Instructions to follow: Reproduce the entries that follow, substituting "clay pot" for every occurrence of "terracotta pot" and keeping all other text unchanged.

◇ ◇ ◇

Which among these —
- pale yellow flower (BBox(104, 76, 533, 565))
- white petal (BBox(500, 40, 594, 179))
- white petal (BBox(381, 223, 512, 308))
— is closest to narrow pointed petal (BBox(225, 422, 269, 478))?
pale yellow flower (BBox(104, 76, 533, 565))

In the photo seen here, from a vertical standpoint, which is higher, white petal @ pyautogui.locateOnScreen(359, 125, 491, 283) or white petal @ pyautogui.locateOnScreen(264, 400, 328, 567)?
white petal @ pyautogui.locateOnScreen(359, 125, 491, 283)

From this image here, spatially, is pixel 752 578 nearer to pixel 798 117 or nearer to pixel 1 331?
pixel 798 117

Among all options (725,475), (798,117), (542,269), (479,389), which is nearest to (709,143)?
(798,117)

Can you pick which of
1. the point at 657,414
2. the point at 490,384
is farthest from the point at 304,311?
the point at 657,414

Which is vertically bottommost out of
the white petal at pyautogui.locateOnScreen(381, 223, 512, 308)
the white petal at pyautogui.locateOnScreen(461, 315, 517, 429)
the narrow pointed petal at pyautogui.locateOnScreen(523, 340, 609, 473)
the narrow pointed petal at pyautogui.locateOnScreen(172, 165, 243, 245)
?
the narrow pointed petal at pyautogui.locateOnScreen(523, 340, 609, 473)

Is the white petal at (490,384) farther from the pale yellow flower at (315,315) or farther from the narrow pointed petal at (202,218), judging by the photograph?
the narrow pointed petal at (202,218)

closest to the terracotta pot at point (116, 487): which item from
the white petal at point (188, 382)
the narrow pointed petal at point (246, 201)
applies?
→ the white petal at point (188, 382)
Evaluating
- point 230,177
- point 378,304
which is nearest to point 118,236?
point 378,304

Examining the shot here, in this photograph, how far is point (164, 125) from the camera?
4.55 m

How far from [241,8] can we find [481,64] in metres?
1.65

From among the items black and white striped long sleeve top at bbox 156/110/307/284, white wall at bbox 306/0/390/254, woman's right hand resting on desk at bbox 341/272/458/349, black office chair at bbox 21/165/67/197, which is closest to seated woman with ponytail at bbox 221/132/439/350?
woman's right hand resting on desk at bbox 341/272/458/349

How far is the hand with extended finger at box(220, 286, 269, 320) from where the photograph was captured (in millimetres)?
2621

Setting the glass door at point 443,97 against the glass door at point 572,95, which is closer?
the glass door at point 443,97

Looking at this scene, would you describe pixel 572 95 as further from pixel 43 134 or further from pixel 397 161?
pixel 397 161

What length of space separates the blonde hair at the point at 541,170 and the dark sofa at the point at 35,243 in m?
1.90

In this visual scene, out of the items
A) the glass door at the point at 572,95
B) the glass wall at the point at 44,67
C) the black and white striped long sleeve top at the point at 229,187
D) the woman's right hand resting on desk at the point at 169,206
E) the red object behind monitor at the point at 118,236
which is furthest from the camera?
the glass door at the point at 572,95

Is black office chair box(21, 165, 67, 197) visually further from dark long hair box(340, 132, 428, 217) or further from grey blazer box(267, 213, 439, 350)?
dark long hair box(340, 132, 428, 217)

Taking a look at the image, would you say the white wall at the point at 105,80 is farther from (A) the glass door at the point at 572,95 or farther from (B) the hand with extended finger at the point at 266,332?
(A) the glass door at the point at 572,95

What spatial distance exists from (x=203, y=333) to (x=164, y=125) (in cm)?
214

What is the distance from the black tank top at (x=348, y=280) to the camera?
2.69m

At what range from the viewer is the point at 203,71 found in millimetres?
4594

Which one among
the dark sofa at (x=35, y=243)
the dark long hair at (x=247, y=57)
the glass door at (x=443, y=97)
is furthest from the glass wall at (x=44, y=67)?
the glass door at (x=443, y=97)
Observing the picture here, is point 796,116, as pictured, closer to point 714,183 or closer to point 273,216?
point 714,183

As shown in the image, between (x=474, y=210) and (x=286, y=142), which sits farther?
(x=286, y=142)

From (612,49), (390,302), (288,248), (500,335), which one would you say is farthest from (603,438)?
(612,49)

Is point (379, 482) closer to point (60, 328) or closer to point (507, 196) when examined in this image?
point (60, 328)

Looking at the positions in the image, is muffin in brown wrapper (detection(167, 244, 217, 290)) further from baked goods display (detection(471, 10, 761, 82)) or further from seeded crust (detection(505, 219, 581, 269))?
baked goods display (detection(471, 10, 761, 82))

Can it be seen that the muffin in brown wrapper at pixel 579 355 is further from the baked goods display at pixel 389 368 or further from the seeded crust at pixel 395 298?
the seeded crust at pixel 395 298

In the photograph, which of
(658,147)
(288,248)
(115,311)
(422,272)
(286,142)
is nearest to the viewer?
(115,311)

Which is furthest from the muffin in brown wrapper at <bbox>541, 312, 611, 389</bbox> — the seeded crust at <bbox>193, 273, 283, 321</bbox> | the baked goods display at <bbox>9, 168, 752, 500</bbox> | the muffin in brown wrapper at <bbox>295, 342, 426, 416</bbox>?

◇ ◇ ◇

Full solution:
Which among these —
- pale yellow flower (BBox(104, 76, 533, 565))
- white petal (BBox(500, 40, 594, 179))
- white petal (BBox(381, 223, 512, 308))
— is closest to narrow pointed petal (BBox(225, 422, 269, 478))?
pale yellow flower (BBox(104, 76, 533, 565))

In the photo seen here, from a vertical standpoint, which is higher, white petal @ pyautogui.locateOnScreen(359, 125, 491, 283) or white petal @ pyautogui.locateOnScreen(264, 400, 328, 567)?
white petal @ pyautogui.locateOnScreen(359, 125, 491, 283)

From this image here, spatially, is pixel 752 578 nearer to pixel 798 117 or nearer to pixel 1 331?
pixel 798 117

Among all options (725,475), (798,117), (542,269), (479,389), which is nearest to (709,143)?
(798,117)

Can you pick which of
1. the point at 657,414
2. the point at 490,384
is farthest from the point at 304,311?
the point at 657,414

Which is vertically bottommost out of
the white petal at pyautogui.locateOnScreen(381, 223, 512, 308)
the white petal at pyautogui.locateOnScreen(461, 315, 517, 429)
the narrow pointed petal at pyautogui.locateOnScreen(523, 340, 609, 473)
the narrow pointed petal at pyautogui.locateOnScreen(172, 165, 243, 245)
?
the narrow pointed petal at pyautogui.locateOnScreen(523, 340, 609, 473)

Is the white petal at (490,384) farther from the pale yellow flower at (315,315) or farther from the narrow pointed petal at (202,218), judging by the photograph?
the narrow pointed petal at (202,218)

closest to the clay pot at point (116, 487): which item from
the white petal at point (188, 382)
the narrow pointed petal at point (246, 201)
applies?
→ the white petal at point (188, 382)
Evaluating
- point 230,177
- point 378,304
which is nearest to point 118,236?
point 378,304

Examining the shot here, in this photograph, how far is point (164, 125) from the camera?
4.55 m

How far from [241,8] can we find [481,64] in metres?
1.65

From among the items black and white striped long sleeve top at bbox 156/110/307/284, white wall at bbox 306/0/390/254, woman's right hand resting on desk at bbox 341/272/458/349, black office chair at bbox 21/165/67/197, which is closest to seated woman with ponytail at bbox 221/132/439/350?
woman's right hand resting on desk at bbox 341/272/458/349

How far is the hand with extended finger at box(220, 286, 269, 320) from where the photograph was captured (in millimetres)?
2621

Setting the glass door at point 443,97 against the glass door at point 572,95, which is closer?
the glass door at point 443,97

Looking at this scene, would you describe pixel 572 95 as further from pixel 43 134 or further from pixel 397 161?
pixel 397 161

What length of space separates the blonde hair at the point at 541,170 and the dark sofa at the point at 35,243 in m?
1.90

In this visual scene, out of the items
A) the glass door at the point at 572,95
B) the glass wall at the point at 44,67
C) the black and white striped long sleeve top at the point at 229,187
D) the woman's right hand resting on desk at the point at 169,206
E) the red object behind monitor at the point at 118,236
which is furthest from the camera?
the glass door at the point at 572,95

Is black office chair box(21, 165, 67, 197) visually further from dark long hair box(340, 132, 428, 217) or further from grey blazer box(267, 213, 439, 350)?
dark long hair box(340, 132, 428, 217)

Taking a look at the image, would you say the white wall at the point at 105,80 is farther from (A) the glass door at the point at 572,95 or farther from (B) the hand with extended finger at the point at 266,332?
(A) the glass door at the point at 572,95

What spatial distance exists from (x=203, y=333) to (x=164, y=125) (in cm)?
214

What is the distance from the black tank top at (x=348, y=280) to the camera?
2.69m

At what range from the viewer is the point at 203,71 found in millimetres?
4594

Which one among
the dark sofa at (x=35, y=243)
the dark long hair at (x=247, y=57)
the glass door at (x=443, y=97)
is furthest from the glass wall at (x=44, y=67)?
the glass door at (x=443, y=97)
Observing the picture here, is point 796,116, as pictured, closer to point 714,183 or closer to point 273,216?
point 714,183

As shown in the image, between (x=474, y=210) and (x=286, y=142), which sits farther?
(x=286, y=142)

From (612,49), (390,302), (288,248), (500,335), which one would you say is farthest from (603,438)?
(612,49)

Is point (379, 482) closer to point (60, 328) or closer to point (507, 196) when examined in this image?
point (60, 328)

Looking at the positions in the image, is muffin in brown wrapper (detection(167, 244, 217, 290)) further from baked goods display (detection(471, 10, 761, 82)) or further from seeded crust (detection(505, 219, 581, 269))?
baked goods display (detection(471, 10, 761, 82))

Can it be seen that the muffin in brown wrapper at pixel 579 355 is further from the baked goods display at pixel 389 368 or further from the seeded crust at pixel 395 298?
the seeded crust at pixel 395 298

In the photograph, which of
(658,147)
(288,248)
(115,311)
(422,272)
(286,142)
is nearest to the viewer?
(115,311)

Which is furthest from the muffin in brown wrapper at <bbox>541, 312, 611, 389</bbox> — the seeded crust at <bbox>193, 273, 283, 321</bbox> | the baked goods display at <bbox>9, 168, 752, 500</bbox> | the muffin in brown wrapper at <bbox>295, 342, 426, 416</bbox>?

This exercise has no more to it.